## Brief
All of the records should be given back exactly and in full.

## Information shown
# # #

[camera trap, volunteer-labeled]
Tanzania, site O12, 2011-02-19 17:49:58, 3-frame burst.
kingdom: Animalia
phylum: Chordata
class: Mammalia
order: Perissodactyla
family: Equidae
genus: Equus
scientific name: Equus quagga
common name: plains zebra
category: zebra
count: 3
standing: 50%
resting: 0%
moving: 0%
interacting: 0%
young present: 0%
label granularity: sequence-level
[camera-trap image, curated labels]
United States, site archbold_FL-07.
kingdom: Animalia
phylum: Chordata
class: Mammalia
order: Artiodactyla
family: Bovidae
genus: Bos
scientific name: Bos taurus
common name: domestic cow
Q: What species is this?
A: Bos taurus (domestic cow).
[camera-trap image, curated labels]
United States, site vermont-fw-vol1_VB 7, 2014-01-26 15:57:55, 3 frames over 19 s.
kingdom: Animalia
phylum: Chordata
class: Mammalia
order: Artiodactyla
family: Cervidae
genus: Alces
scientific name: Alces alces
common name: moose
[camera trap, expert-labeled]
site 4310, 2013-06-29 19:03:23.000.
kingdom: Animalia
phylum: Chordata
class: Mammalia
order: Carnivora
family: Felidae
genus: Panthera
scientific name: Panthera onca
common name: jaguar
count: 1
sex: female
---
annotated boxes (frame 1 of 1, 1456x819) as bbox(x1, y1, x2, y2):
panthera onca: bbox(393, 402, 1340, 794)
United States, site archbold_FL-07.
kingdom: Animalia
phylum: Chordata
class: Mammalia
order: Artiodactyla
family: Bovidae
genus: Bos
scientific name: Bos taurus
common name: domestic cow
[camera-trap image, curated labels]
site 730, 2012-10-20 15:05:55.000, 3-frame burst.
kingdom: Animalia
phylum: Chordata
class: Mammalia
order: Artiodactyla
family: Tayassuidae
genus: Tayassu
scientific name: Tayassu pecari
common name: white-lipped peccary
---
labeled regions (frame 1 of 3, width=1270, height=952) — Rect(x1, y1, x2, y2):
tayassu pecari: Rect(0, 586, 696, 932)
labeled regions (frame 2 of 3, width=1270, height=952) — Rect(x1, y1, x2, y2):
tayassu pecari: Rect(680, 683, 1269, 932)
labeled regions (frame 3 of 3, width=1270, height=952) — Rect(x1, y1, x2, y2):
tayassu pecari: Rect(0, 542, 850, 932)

# # #

## Response to this exercise
[camera trap, volunteer-labeled]
Tanzania, site O12, 2011-02-19 17:49:58, 3-frame burst.
kingdom: Animalia
phylum: Chordata
class: Mammalia
order: Perissodactyla
family: Equidae
genus: Equus
scientific name: Equus quagga
common name: plains zebra
category: zebra
count: 3
standing: 50%
resting: 0%
moving: 0%
interacting: 0%
young present: 0%
label granularity: sequence-level
[camera-trap image, curated labels]
United States, site archbold_FL-07.
kingdom: Animalia
phylum: Chordata
class: Mammalia
order: Artiodactyla
family: Bovidae
genus: Bos
scientific name: Bos taurus
common name: domestic cow
Q: What species is this?
A: Bos taurus (domestic cow).
[camera-trap image, curated labels]
United States, site vermont-fw-vol1_VB 7, 2014-01-26 15:57:55, 3 frames over 19 s.
kingdom: Animalia
phylum: Chordata
class: Mammalia
order: Artiodactyla
family: Cervidae
genus: Alces
scientific name: Alces alces
common name: moose
[camera trap, expert-labeled]
site 4310, 2013-06-29 19:03:23.000.
kingdom: Animalia
phylum: Chordata
class: Mammalia
order: Carnivora
family: Felidae
genus: Panthera
scientific name: Panthera onca
common name: jaguar
count: 1
sex: female
---
annotated boxes (frame 1 of 1, 1456x819) as bbox(x1, y1, x2, y2):
panthera onca: bbox(393, 402, 1340, 794)
United States, site archbold_FL-07.
kingdom: Animalia
phylum: Chordata
class: Mammalia
order: Artiodactyla
family: Bovidae
genus: Bos
scientific name: Bos taurus
common name: domestic cow
[camera-trap image, curated labels]
site 730, 2012-10-20 15:05:55.000, 3-frame burst.
kingdom: Animalia
phylum: Chordata
class: Mammalia
order: Artiodactyla
family: Tayassuidae
genus: Tayassu
scientific name: Tayassu pecari
common name: white-lipped peccary
---
labeled regions (frame 1 of 3, width=1270, height=952) — Rect(x1, y1, x2, y2):
tayassu pecari: Rect(0, 586, 696, 932)
labeled regions (frame 2 of 3, width=1270, height=952) — Rect(x1, y1, x2, y2):
tayassu pecari: Rect(680, 683, 1269, 932)
labeled regions (frame 3 of 3, width=1270, height=952) — Rect(x1, y1, x2, y2):
tayassu pecari: Rect(0, 542, 850, 932)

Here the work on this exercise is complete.